Y ahora todo era más horrible que la realidad que estaban viendo. Las pequeñas flechas pulidas de picadero, en el bajo, junto a los tamariscos. El lecho del río seco, con su limo rojo durante el día. El rumor sigiloso de las cresas y las culebras. Y luego el osario, el amplio montículo que Goya iluminaba con la linterna, sorprendida mientras sostenía en su palma el montón de huesos vagamente azules.

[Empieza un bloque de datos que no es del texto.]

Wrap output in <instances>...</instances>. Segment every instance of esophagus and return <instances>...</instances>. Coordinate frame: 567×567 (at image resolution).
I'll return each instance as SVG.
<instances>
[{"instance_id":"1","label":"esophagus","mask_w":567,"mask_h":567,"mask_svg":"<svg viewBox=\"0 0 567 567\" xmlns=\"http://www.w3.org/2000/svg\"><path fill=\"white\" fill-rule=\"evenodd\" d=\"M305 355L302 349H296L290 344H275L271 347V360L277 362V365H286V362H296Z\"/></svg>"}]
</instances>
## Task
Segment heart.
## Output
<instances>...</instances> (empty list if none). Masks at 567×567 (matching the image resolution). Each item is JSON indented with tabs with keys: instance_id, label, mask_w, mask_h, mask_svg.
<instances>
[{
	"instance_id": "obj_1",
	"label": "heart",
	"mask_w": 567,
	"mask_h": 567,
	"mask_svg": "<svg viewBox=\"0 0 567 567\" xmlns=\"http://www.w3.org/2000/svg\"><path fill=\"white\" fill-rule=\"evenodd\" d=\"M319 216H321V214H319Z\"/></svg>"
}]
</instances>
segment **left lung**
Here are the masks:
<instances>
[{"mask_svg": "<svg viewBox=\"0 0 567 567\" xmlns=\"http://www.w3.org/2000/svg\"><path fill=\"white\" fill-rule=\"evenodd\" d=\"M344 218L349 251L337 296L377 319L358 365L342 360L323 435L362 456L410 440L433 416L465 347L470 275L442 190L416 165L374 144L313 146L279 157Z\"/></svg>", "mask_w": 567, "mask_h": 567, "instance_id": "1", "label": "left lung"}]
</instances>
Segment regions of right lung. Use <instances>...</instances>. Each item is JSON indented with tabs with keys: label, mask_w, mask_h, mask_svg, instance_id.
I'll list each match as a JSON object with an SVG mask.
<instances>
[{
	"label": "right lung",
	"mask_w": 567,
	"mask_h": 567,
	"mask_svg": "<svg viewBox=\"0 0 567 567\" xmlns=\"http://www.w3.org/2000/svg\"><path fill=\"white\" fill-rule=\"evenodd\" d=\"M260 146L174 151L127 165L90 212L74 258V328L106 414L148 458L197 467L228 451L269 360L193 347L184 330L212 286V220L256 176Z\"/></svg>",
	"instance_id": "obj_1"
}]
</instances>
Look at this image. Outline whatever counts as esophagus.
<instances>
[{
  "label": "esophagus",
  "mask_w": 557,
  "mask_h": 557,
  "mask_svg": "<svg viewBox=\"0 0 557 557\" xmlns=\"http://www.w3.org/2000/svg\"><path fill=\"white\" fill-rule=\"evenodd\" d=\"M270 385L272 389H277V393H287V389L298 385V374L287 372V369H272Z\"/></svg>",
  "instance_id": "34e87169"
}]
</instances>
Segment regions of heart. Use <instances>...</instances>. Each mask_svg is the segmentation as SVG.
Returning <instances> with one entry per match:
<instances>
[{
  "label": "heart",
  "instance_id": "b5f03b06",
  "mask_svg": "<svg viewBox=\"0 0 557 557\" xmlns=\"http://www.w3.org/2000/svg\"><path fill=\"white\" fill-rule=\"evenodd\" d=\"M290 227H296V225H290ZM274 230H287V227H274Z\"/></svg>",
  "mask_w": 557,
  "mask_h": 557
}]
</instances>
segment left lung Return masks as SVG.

Primero Costa reconoció sus propias falanges angostas, carcomidas en algunos sitios, las coyunturas en una gama baja, oscuras. Recién entonces vio su anillo con la piedra blanca, más blanca que los huesos. Se dio vuelta sin querer saber más, pero sabiendo ya que esa pelvis frágil, con destellos cobrizos era la de Laura. Que la clavícula porosa, en cuyos intersticios alguna vez comerían los caracoles era la de Melita. Que Goya era un fémur solitario, de una blancura enharinada y fría. Todo seguía siendo absurdo; le subió nuevamente la melodía de Diana, sin estridencia, como solía hacerlo Harry Roy, en las viejas grabaciones del salón Victorias, de la calle Maipú. Se acordó de pronto del Espasevit y pensó que era una suerte haberlo recordado, después de todo el día no había terminado y eran dos cápsulas día por medio.

Jamilis, Amalia (1969), Los días de suerte, Buenos Aires, Emecé, pp. 49-55.